Quoi de mieux pour se défouler qu’un bon vieux shoot’em up ? Taper sur son patron avec une batte de base-ball munie d’un clou rouillé ? Certes. Mais un shoot’em up, c’est quand même pas mal. Un titre faisait de l’oeil à la rédac’ depuis son annonce, il s’agissait d’Icarus X, la dernière production signée The Quadsphere : on nous promettait du sang et des larmes, et surtout un gameplay comme dans le temps sur des décors en 3D. Les promesses ont-elles été tenues ? C’est ce que nous allons voir dans ce test !
Au final, que demande t-on à un shoot’em up ? Une prise en main immédiate, des vagues d’ennemis de plus en plus balaises, de gros boss de fins de niveaux, des graphismes qui n’insultent pas le bon goût, des power ups dévastateurs… Icarus X tape presque juste à chaque fois, même si on note de sérieux manques dans certains compartiments du jeu.
Premier bon point, le jeu est immédiatement compréhensible dans son gameplay : un doigt sur l’écran permet de diriger son vaisseau qui fait automatiquement feu. Pas de pilotage à l’accéléromètre, qui serait de toute façon impossible à gérer car il faudra non seulement canarder avec force mais piloter avec précision : nombreuses seront en effet les fois où il faudra zigzaguer entre les tirs et les lasers ennemis.

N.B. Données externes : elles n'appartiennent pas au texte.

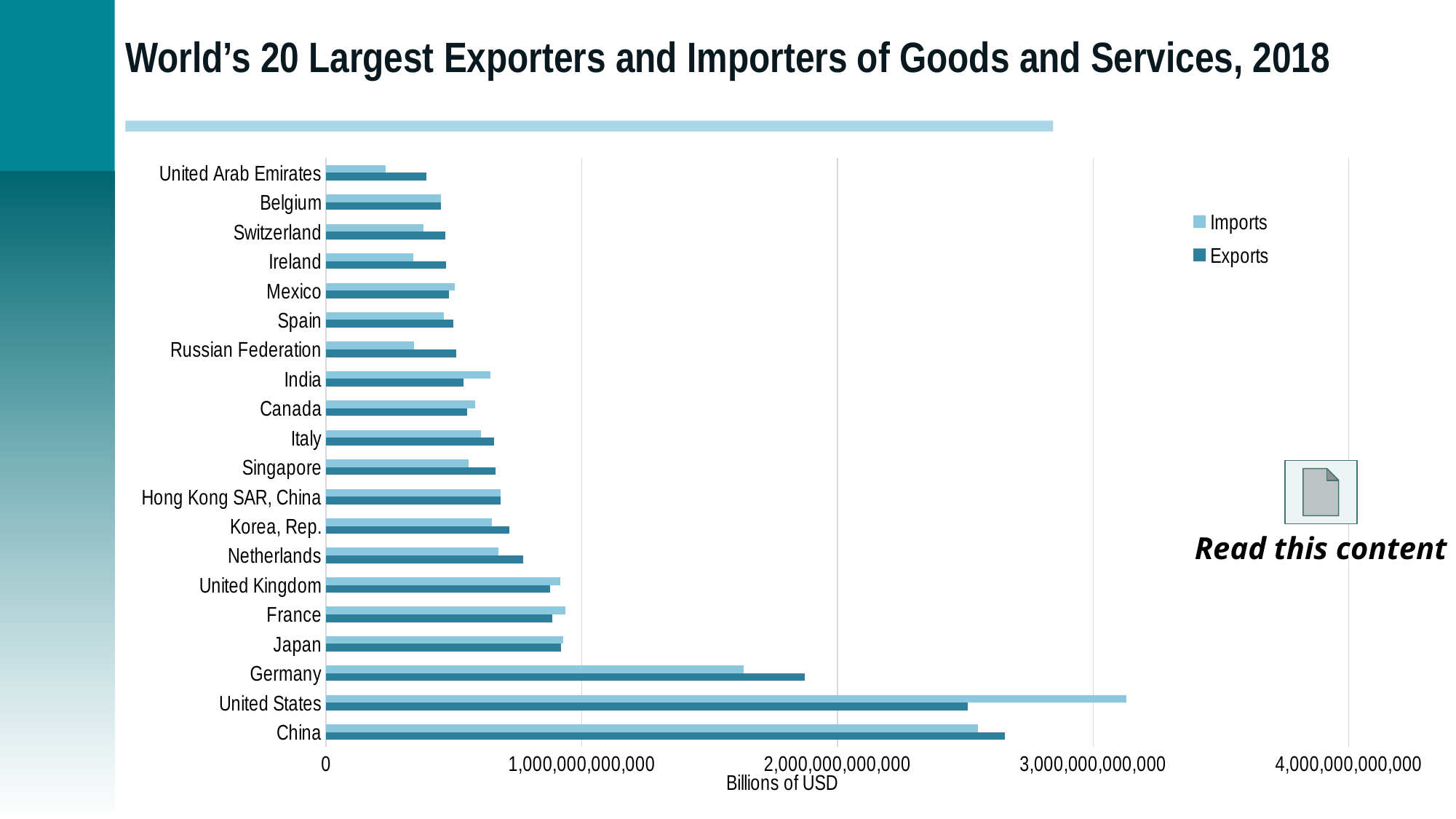
What kind of chart is shown on the slide? bar chart Which is larger, the Imports value for United States or the Imports value for China? United States Which country has the highest Imports value? United States Which is larger, the Exports value for Germany or the Exports value for Japan? Germany How many countries are plotted on the chart? 20 How many series does the legend list? 2 What is the title of the horizontal axis? Billions of USD Which country has the highest Exports value? China Is the Imports value for Japan greater or less than 1,000,000,000,000? less Is the Imports value for United States greater or less than 3,000,000,000,000? greater Is the Exports value for Germany greater or less than 2,000,000,000,000? less Which country has the lowest Imports value? United Arab Emirates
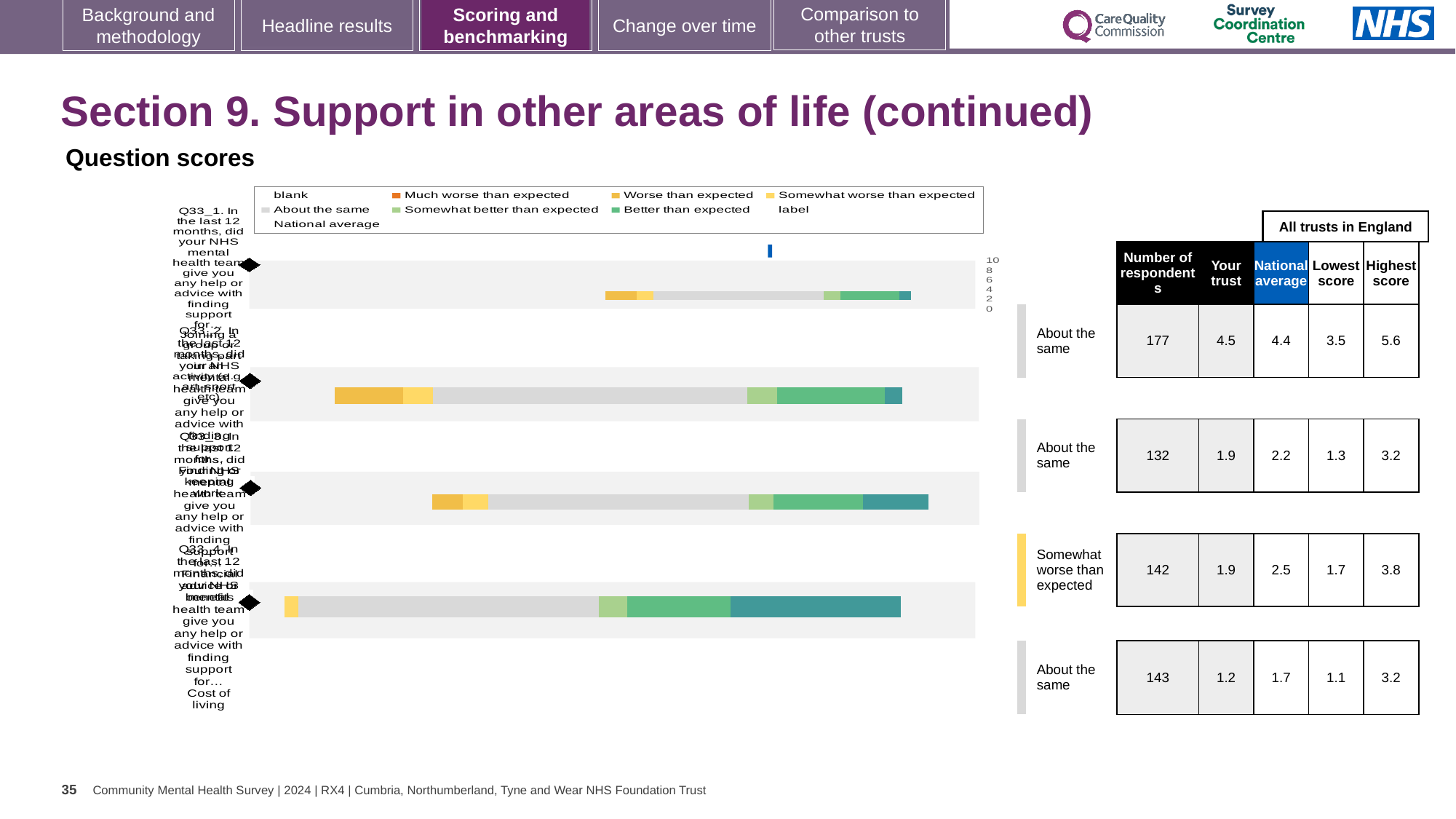
Which question row has the highest 'Your trust' score in the table? Q33_1 In the table beside the chart, what is the 'Your trust' score for the fourth question (Q33_4, Cost of living)? 1.2 How many entries does the chart legend list? 9 In the table beside the chart, what is the number of respondents for the first question (Q33_1)? 177 How many question bars are plotted in the chart? 4 What benchmark label is shown next to the third bar (Q33_3)? Somewhat worse than expected What kind of chart is shown under 'Question scores'? Bar chart Which question row has the lowest number of respondents in the table? Q33_2 For the first question (Q33_1), is the 'Your trust' score or the national average larger? Your trust Which legend entry is shown in dark orange? Much worse than expected In the table beside the chart, what is the national average for the third question (Q33_3)? 2.5 For the third question (Q33_3), what is the difference between the national average and the 'Your trust' score? 0.6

Du côté de la maniabilité, aucun souci donc, le vaisseau se commande au doigt et à l’oeil, mais on n’en attendait pas moins.
En revanche, la déception est de mise concernant l’arsenal déployé : celui-ci se révèle en effet bien maigre. Il faudra se contenter du tir double standard ainsi que d’un lancer de missiles que l’on obtiendra en remplissant une jauge comptabilisant les vagues d’ennemis détruites. Pas de power up à récupérer, c’est assez triste au final…
Les décors, en 3D donc, ont impressionné sur la bande-annonce du jeu, mais hélas, ils se montrent au final assez déceptifs et participant peu au gameplay. Seul le deuxième niveau apporte un peu de fraîcheur dans ce domaine, puisqu’il faudra en éviter certaines portions. Sur les autres niveaux (cinq en tout, c’est peu), on reste hélas dans le domaine du décor purement visuel et souvent utilitaire.
Le premier niveau est certes joli, mais si l’on excepte le niveau 2, les autres sont plutôt ternes et plats (belle gageure pour de la 3D…), sans incidence sur le cours des choses.
Les ennemis sont quant à eux variés et s’ils apparaissent toujours au même endroit au même moment, certains sont suffisamment vicieux pour vous pourrir l’existence - on pense notamment aux boss de fins de niveaux, tous impressionnants.
Enfin, malgré un nombre d’objets parfois conséquent (ennemis, tirs nourris), le jeu ne ralentit pas, du moins sur mon iPhone 3G.
Des bonus qui font la différence
Icarus X ne se contente pas d’être un shoot’em up classique : il offre également des petits plus peu fréquents pour un jeu de ce type.
On apprécie à cet égard les 5 slots disponibles pour autant de joueurs, qui pourront conserver leur évolution et leur partie sans gêner les autres. Le mode entraînement est lui aussi épatant : il permet de jouer un niveau à différentes vitesses (25%, 50%, 75% et 100%) afin de mieux en appréhender les difficultés. Idéal pour assurer le cachou pour les replays vidéos !
Ces derniers permettent de proposer à la communauté des joueurs la vidéo de ses exploits ! L’idée est excellente et fort utile pour visualiser comment les autres joueurs franchissent telle ou telle difficulté, et permet aussi de se la péter devant ses potes, ce qui est toujours bon à prendre.
Pour ce qui est de cette dernière activité, il existe un tableau des scores en ligne spécifique au jeu (pas d’OpenFeint). On disposera enfin de succès à décrocher.
Pour conclure
Icarus X est-il de cette trempe de shoot’em up dont on se rappellera avec nostalgie dans quelques années ? Il est en effet difficile de faire la fine bouche devant cet Icarus X, dont on sent bien la sincérité et la bonne volonté du développeur.
Si l’on loue le système de replays, le mode entraînement ou les slots disponibles pour plusieurs joueurs, les boss, en revanche, on regrette le peu de niveaux disponibles, l’absence incompréhensible de power up et des décors réduits à un simple état utilitaire. On peut cependant espérer mieux, le développeur ayant fait savoir que les power up allaient justement être disponibles dans une prochaine mise à jour.